[Start GIVEN ENTRIES]

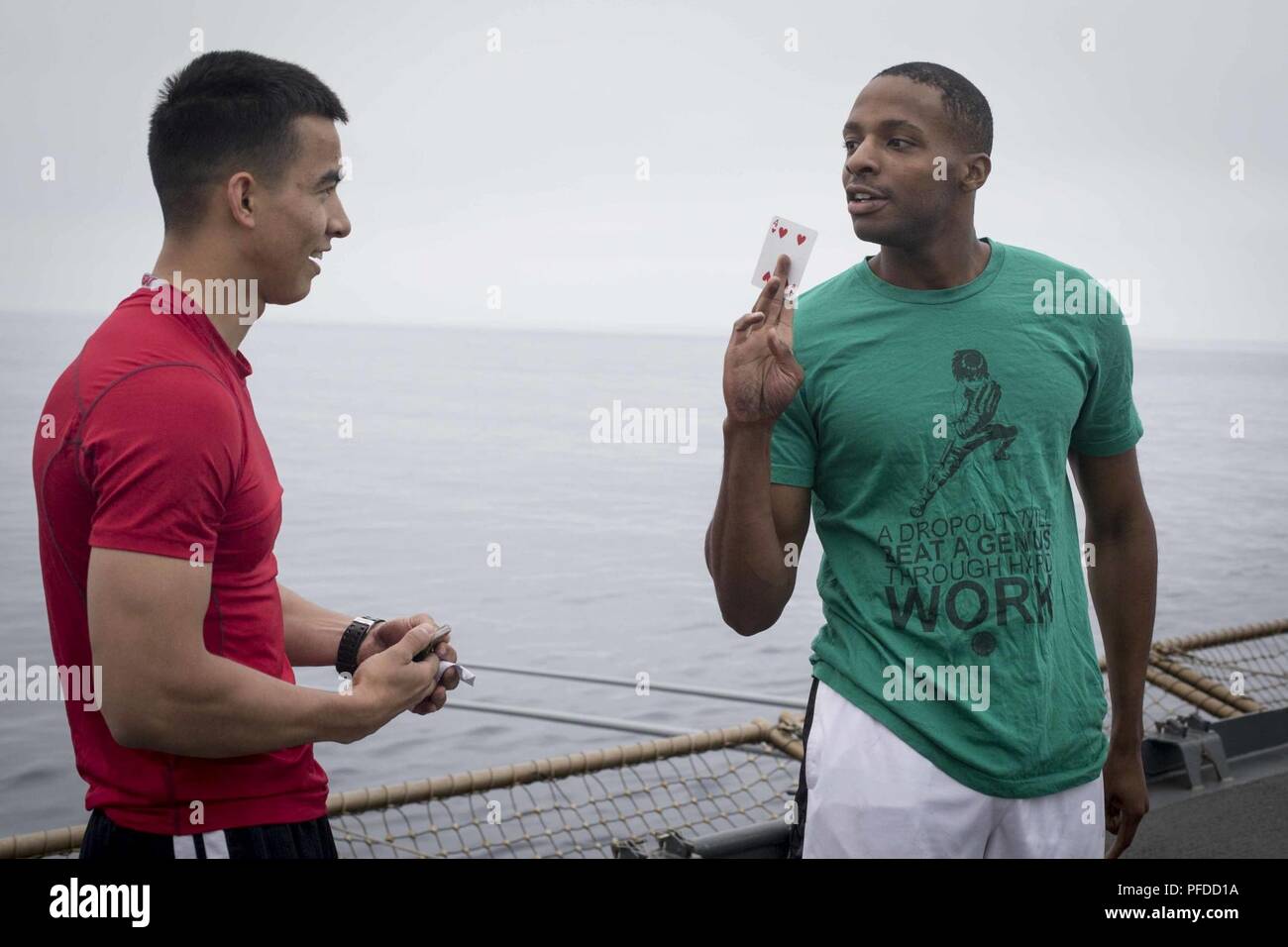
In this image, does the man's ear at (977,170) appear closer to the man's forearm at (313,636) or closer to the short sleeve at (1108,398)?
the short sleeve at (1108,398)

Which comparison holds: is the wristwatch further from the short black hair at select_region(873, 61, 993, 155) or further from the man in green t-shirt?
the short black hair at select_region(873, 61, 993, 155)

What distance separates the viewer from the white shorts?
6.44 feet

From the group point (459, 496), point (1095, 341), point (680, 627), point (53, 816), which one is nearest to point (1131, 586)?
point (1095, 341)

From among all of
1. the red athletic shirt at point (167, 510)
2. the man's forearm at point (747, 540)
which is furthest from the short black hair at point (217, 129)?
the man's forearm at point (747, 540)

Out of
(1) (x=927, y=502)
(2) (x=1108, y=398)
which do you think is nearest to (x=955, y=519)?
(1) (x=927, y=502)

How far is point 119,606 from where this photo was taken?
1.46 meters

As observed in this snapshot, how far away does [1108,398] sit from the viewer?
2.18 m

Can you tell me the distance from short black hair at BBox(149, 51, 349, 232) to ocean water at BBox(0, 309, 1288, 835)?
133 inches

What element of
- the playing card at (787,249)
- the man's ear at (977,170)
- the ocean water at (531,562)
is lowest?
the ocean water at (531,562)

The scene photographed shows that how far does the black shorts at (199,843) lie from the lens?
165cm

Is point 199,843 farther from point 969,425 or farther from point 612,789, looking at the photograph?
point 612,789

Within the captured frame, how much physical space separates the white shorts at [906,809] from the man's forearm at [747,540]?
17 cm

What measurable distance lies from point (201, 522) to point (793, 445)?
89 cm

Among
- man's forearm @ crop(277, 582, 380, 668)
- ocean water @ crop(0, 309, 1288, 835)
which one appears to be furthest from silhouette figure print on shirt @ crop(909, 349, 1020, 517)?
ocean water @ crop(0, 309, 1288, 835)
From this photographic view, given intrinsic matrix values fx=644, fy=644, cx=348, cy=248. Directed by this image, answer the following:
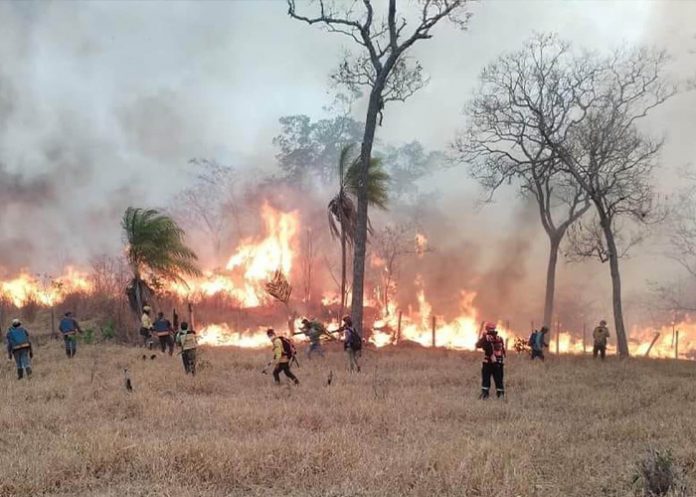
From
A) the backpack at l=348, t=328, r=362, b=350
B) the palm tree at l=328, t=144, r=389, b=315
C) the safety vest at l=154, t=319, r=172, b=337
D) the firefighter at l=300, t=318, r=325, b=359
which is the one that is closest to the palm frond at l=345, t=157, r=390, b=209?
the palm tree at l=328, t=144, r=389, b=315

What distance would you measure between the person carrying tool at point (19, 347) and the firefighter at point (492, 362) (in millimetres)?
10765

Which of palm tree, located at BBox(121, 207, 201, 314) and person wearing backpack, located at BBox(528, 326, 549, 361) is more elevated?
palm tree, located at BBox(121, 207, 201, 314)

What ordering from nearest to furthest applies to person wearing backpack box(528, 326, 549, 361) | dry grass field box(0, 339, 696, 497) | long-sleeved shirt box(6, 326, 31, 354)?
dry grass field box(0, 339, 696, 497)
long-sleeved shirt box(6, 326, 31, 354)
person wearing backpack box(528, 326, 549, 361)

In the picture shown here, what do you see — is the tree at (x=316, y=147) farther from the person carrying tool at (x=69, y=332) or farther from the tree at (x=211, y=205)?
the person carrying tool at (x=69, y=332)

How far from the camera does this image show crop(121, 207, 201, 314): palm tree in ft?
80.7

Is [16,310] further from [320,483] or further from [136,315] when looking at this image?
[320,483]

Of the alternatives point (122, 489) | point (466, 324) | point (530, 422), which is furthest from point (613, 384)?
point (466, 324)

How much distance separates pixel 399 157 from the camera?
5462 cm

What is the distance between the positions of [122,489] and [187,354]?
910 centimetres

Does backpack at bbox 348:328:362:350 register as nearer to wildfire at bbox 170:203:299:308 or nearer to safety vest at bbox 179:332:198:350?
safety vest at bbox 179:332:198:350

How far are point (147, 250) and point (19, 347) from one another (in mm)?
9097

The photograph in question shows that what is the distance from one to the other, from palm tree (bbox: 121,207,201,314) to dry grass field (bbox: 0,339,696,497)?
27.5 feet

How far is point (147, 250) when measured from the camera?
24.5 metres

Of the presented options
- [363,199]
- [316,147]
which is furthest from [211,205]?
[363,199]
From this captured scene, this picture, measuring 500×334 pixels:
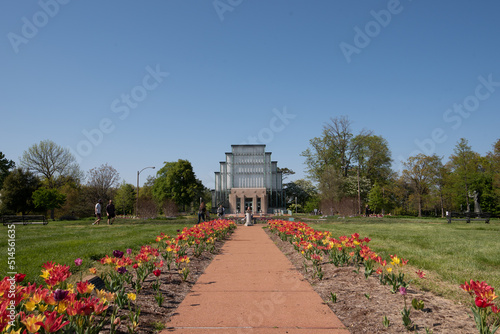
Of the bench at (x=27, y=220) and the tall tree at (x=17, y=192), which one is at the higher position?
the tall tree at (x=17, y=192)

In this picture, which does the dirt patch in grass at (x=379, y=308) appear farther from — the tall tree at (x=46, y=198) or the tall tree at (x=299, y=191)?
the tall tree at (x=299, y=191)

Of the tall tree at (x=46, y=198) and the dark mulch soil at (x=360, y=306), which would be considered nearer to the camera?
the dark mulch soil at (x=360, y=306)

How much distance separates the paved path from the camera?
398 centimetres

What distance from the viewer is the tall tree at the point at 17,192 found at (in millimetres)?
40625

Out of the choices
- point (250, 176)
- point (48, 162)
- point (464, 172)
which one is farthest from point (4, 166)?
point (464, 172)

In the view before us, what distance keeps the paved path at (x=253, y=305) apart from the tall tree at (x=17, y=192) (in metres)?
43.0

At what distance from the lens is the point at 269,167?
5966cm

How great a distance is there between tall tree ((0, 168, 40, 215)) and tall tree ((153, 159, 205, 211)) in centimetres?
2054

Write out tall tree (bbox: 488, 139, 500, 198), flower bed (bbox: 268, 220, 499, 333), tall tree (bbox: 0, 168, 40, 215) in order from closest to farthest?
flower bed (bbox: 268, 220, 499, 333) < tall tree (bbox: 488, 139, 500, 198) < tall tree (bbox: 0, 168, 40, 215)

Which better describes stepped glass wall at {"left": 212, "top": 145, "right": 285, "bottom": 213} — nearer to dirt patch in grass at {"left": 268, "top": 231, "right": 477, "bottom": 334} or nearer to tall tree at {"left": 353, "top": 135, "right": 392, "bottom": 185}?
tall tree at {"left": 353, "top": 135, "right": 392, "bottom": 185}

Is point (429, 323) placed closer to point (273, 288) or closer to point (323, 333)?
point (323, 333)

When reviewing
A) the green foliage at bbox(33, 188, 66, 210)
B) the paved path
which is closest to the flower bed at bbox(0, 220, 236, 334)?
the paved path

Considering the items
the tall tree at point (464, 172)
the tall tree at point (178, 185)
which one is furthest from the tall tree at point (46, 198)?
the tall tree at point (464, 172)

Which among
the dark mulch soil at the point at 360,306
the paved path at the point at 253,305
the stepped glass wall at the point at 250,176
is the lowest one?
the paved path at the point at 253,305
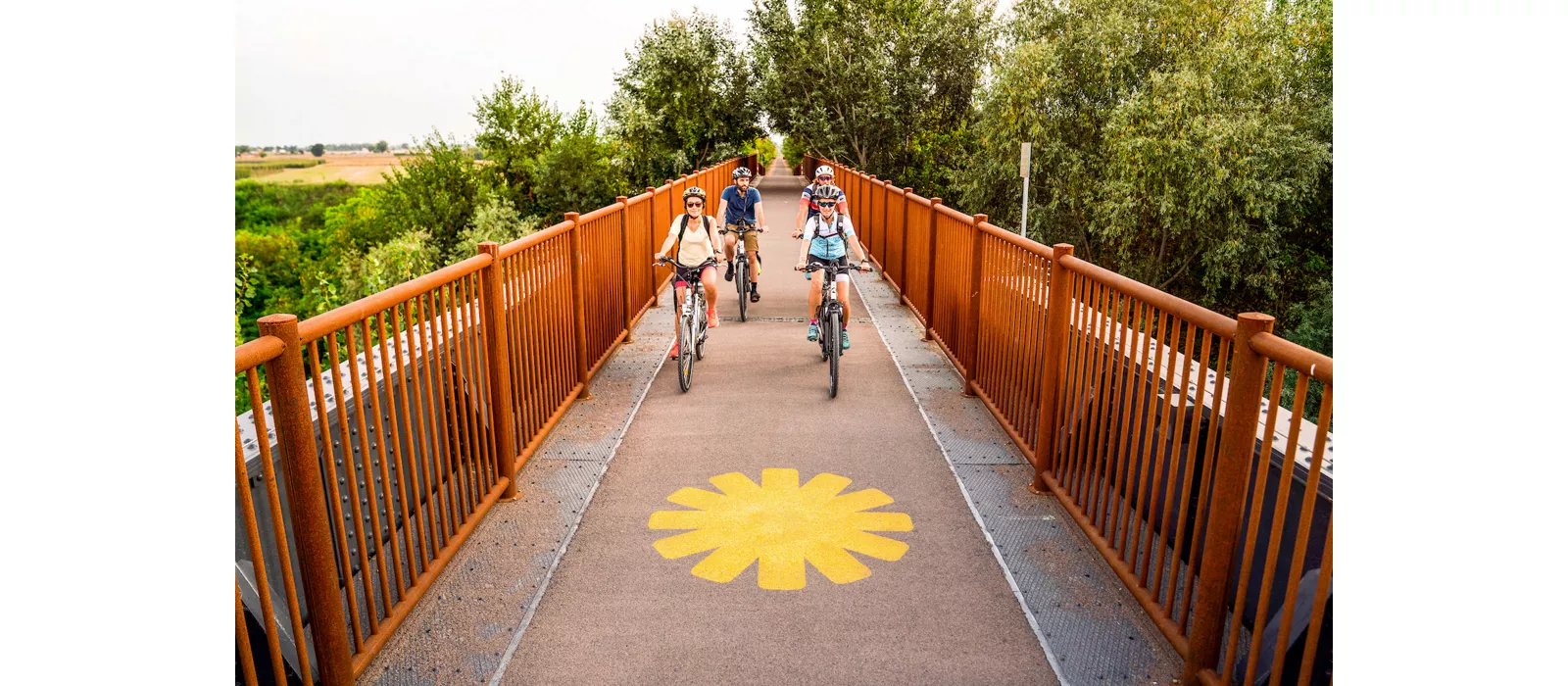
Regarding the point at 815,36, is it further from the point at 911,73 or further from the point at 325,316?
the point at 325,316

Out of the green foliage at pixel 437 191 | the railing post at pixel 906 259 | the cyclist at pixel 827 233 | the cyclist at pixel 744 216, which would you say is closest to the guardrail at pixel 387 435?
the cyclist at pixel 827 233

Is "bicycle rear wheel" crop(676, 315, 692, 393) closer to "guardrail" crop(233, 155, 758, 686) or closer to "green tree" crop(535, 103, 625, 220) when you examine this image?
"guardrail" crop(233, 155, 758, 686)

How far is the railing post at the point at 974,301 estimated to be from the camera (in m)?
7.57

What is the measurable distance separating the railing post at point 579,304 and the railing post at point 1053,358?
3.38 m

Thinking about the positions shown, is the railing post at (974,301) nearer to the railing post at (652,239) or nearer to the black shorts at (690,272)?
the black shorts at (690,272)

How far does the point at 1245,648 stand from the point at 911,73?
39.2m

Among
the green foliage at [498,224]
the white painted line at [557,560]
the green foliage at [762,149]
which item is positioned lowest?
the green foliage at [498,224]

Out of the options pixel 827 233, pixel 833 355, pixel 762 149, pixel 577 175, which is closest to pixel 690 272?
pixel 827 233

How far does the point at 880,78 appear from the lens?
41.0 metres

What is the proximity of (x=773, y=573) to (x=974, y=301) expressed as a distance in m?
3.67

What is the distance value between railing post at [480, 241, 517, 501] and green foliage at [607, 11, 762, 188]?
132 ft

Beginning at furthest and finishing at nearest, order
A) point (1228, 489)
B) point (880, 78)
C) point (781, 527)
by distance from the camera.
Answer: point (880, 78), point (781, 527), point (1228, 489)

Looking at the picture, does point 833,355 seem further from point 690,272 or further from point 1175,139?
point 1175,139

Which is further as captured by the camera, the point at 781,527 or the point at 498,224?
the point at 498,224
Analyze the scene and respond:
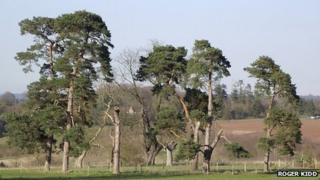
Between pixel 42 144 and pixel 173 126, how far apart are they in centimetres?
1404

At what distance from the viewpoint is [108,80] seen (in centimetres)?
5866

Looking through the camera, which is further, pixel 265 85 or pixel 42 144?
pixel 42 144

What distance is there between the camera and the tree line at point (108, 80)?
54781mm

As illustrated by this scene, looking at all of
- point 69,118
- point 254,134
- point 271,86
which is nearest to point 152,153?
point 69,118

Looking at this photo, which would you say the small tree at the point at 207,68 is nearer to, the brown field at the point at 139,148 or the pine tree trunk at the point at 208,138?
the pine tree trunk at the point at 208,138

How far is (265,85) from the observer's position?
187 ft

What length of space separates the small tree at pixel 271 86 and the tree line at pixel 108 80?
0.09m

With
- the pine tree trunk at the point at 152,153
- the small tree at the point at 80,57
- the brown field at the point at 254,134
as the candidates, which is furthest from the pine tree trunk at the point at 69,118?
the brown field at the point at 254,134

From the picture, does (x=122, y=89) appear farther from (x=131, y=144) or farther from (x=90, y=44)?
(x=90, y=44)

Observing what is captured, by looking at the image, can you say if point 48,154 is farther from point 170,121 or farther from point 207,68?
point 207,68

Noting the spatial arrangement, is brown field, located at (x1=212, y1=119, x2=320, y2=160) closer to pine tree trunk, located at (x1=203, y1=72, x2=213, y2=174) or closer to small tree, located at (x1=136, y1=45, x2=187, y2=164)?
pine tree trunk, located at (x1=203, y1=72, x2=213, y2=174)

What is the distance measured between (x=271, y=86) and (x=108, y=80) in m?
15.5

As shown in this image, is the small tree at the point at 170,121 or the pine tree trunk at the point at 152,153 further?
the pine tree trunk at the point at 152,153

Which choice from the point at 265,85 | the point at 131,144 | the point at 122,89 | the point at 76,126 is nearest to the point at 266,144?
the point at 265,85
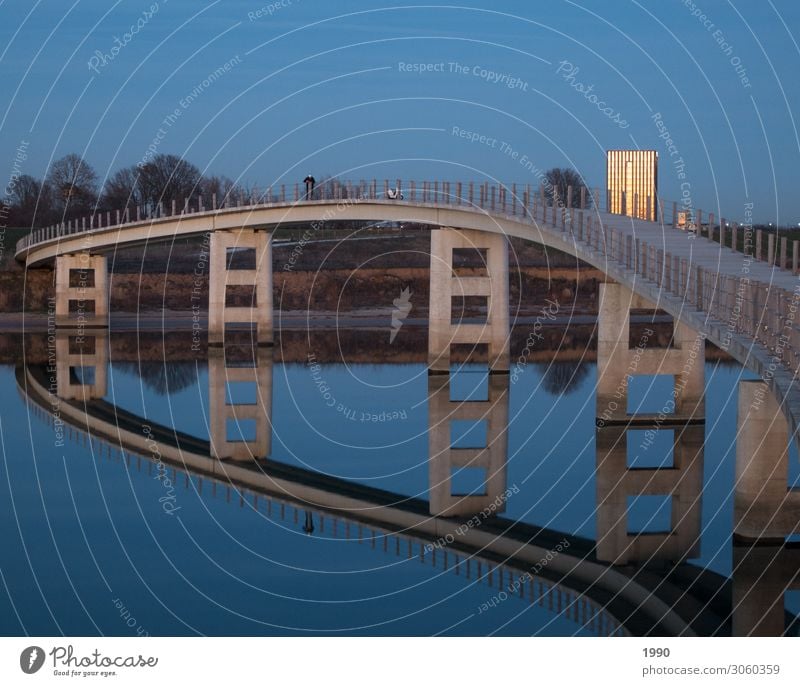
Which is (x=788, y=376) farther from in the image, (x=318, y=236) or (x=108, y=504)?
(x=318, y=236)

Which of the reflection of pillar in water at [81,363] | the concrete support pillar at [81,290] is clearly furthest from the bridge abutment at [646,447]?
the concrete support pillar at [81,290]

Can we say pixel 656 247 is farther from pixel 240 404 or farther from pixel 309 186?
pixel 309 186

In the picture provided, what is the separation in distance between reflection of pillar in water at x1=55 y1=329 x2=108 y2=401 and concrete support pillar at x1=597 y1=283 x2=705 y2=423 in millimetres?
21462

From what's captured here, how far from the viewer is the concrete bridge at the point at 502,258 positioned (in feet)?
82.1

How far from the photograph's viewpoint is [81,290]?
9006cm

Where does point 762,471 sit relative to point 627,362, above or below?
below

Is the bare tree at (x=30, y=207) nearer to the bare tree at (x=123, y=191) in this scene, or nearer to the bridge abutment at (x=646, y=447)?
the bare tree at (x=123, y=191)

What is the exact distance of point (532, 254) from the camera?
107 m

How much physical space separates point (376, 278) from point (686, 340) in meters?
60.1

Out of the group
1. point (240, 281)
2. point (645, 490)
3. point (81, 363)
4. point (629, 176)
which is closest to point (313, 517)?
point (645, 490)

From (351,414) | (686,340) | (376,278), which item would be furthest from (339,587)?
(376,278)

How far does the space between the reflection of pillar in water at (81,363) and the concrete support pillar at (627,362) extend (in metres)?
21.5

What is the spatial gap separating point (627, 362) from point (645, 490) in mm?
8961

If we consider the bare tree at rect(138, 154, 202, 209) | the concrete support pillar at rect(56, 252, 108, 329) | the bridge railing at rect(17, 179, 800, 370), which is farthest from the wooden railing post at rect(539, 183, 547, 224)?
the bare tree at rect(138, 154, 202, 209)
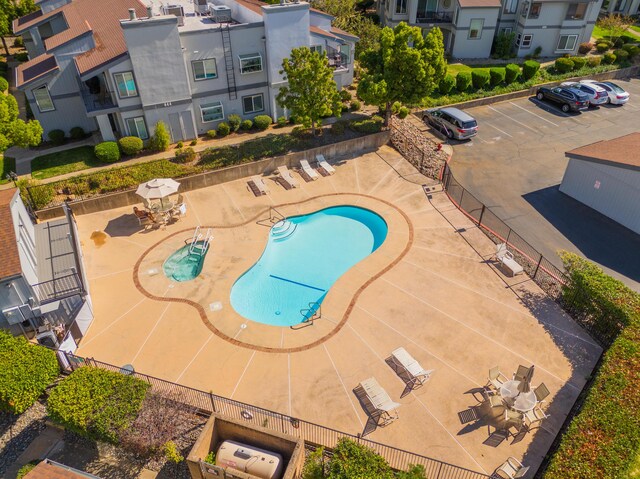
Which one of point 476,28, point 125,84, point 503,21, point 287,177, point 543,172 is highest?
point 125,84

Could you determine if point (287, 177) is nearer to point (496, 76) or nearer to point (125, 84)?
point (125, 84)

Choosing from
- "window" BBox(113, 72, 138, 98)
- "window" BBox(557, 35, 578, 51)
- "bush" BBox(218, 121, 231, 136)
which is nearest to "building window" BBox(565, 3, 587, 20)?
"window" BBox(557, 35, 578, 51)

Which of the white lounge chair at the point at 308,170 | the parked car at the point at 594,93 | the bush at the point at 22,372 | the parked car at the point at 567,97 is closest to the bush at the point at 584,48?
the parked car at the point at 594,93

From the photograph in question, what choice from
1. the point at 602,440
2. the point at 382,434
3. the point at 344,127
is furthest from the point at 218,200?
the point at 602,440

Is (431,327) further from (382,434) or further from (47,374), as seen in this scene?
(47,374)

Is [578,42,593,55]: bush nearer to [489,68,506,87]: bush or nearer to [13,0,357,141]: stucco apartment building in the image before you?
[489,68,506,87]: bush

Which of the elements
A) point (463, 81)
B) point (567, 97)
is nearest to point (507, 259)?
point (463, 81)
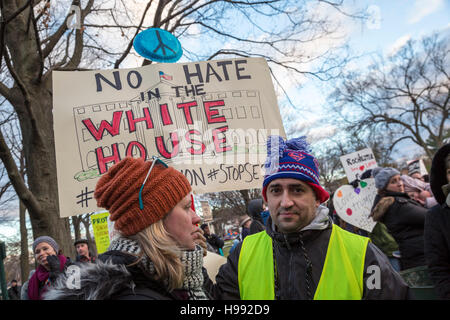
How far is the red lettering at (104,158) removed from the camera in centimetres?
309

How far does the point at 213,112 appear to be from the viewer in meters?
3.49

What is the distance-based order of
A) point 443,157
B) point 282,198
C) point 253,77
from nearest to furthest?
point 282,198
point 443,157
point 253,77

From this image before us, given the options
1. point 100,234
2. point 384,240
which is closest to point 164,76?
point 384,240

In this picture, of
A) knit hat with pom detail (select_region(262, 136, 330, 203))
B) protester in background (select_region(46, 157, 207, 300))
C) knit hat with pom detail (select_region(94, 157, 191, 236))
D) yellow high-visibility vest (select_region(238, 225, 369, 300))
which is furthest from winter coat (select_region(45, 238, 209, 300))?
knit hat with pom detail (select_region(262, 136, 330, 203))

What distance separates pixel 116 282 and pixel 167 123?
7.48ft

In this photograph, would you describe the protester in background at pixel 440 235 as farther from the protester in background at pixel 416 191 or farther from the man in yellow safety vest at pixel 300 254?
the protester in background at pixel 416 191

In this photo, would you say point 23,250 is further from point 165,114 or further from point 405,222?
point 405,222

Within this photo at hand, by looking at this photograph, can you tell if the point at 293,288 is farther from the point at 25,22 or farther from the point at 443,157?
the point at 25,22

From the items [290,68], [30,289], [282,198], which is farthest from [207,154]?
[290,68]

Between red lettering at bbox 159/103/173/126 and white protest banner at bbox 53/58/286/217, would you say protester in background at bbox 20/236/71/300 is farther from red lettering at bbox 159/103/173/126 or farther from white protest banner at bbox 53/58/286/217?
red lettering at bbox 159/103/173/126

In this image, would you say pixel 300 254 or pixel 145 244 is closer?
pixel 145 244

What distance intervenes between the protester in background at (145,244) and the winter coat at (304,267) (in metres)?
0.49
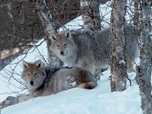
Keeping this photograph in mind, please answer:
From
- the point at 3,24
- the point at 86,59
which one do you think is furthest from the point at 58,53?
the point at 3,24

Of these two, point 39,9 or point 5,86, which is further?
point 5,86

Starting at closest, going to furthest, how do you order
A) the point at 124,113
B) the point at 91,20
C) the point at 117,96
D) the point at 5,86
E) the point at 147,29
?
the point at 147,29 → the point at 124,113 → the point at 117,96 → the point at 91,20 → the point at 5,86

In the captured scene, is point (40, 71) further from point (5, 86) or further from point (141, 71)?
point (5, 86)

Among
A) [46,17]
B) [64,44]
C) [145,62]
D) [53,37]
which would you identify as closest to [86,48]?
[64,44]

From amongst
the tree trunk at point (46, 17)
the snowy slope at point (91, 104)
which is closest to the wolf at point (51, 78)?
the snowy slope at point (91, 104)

[End GIVEN ENTRIES]

**WRITTEN TASK:** Duplicate the records from the line holding "Starting at closest, going" through the final line of the records, both ends included.

**TASK SOLUTION:**
Starting at closest, going to furthest, how do you order
A) the point at 124,113
B) the point at 91,20
C) the point at 117,96
D) the point at 5,86
E) the point at 147,29
?
the point at 147,29 → the point at 124,113 → the point at 117,96 → the point at 91,20 → the point at 5,86

In the captured scene, is point (40, 71) further from point (5, 86) or further from point (141, 71)?
point (5, 86)

Among
A) [46,17]
B) [64,44]
C) [145,62]
D) [53,37]
which would you identify as closest to [86,48]?
[64,44]

From amongst
the tree trunk at point (46, 17)
the snowy slope at point (91, 104)
which is closest to the wolf at point (51, 78)?
the snowy slope at point (91, 104)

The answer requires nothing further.